Aktionsbericht: Uniklinik Tübingen!

Am neunten April 2014 ereignete sich ein Warnstreik an der Uniklinik Tübingen. Daher trafen wir uns als Teil der SDAJ Tübingen vor Streikbeginn in der Stadt, um, gemeinsam und solidarisch mit der Belegschaft, an den Streikplatz zu gelangen. Als wir dort erschienen, trafen wir zwar zunächst nicht auf viele Menschen, doch innerhalb weniger Minuten füllte sich der Platz vor der Mensa.pflegen

In dieser Zeit verteilten wir auch unsere neue Kleinzeitung „rise up!“, die über die Missstände am Uniklinikum aufklärt und den Zusammenhang zwischen Profitorientierung und Kürzungen im Gesundheitsbereich aufzeigt. Zusätzlich verteilten wir Solidaritätserklärungen, in denen wir klar machten, dass wir die Tarifforderungen als legitim erachten und die KollegInnen ermutigten den Kampf für ihre Forderungen konsequent zu führen. Kurz nach 12.30 Uhr begann der Streik. Ver.di-Fahnen wurden verteilt und die Gewerkschaft begann mit ihrem Programm. Durch mehrere Reden wurden die Forderungen der verschiedenen Fachbereiche und Mitarbeiter vorgestellt. Die Darstellung der Forderungen bestand darin, dass sich die Vertreter ihrer jeweiligen Fachbereiche auf ein Podest stellten und ein Schild, mit mehreren Forderungen beschriftet, in den Händen hielten. Auch ein JAVler hielt eine Ansprache und forderte 90 Euro Festbetrag pro Monat für jeden Auszubildenden und die unbefristete Übernahme. Zwischendurch gab es bei mehreren Tanzeinlangen Gelegenheit für alle Umstehenden sich mit vollem Körpereinsatz für die Tarifauseinandersetzungen einzusetzen.

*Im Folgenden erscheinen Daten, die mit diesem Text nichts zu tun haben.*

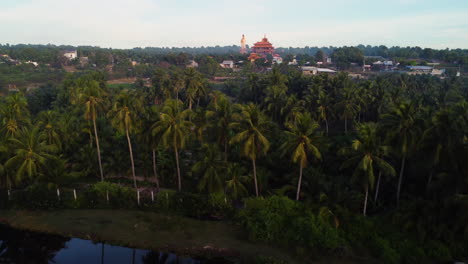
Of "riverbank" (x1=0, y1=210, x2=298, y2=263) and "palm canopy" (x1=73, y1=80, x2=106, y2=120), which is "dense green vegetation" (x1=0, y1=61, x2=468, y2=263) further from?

Über die Arbeitgeber verloren die RednerInnen kein gutes Wort. Die Arbeitslage der KollegInnen wurde in den letzten Jahren mittels Einsparungen systematisch verschlechtert. Bislang wurde ver.di kein Tarifangebot vorgelegt. Die Friedenspflicht ist abgelaufen und die Tarifkommission berät nun eine Urabstimmung durchzuführen. Sie baut auf die Streikbereitschaft der KollegInnen.OLYMPUS DIGITAL CAMERA

Während des Warnstreiks führten wir zudem Interviews mit verschiedenen Auszubildenden. Zweck der Interviews war es mit den Auszubildenden ins Gespräch zu kommen, einen genaueren Einblick in ihre Probleme zu kriegen und gemeinsam zu diskutieren wie sie sich effektiv gegen die Schweinereien der Arbeitgeber wehren können. Gleichzeitig wollen wir die Interviews im Rahmen unserer bundesweiten Kampagne „Unsere Zukunft statt eure Profite – Ausbeuter outen, Ausbildung erkämpfen!“ nutzen und sie in die nächste Ausgabe unserer Kleinzeitung „rise up!“ einbauen. Das Ziel der Kampagne ist es, in ganz Deutschland mithilfe von „Outings“ die miserablen Arbeitsbedingungen der Auszubildenden aufzudecken.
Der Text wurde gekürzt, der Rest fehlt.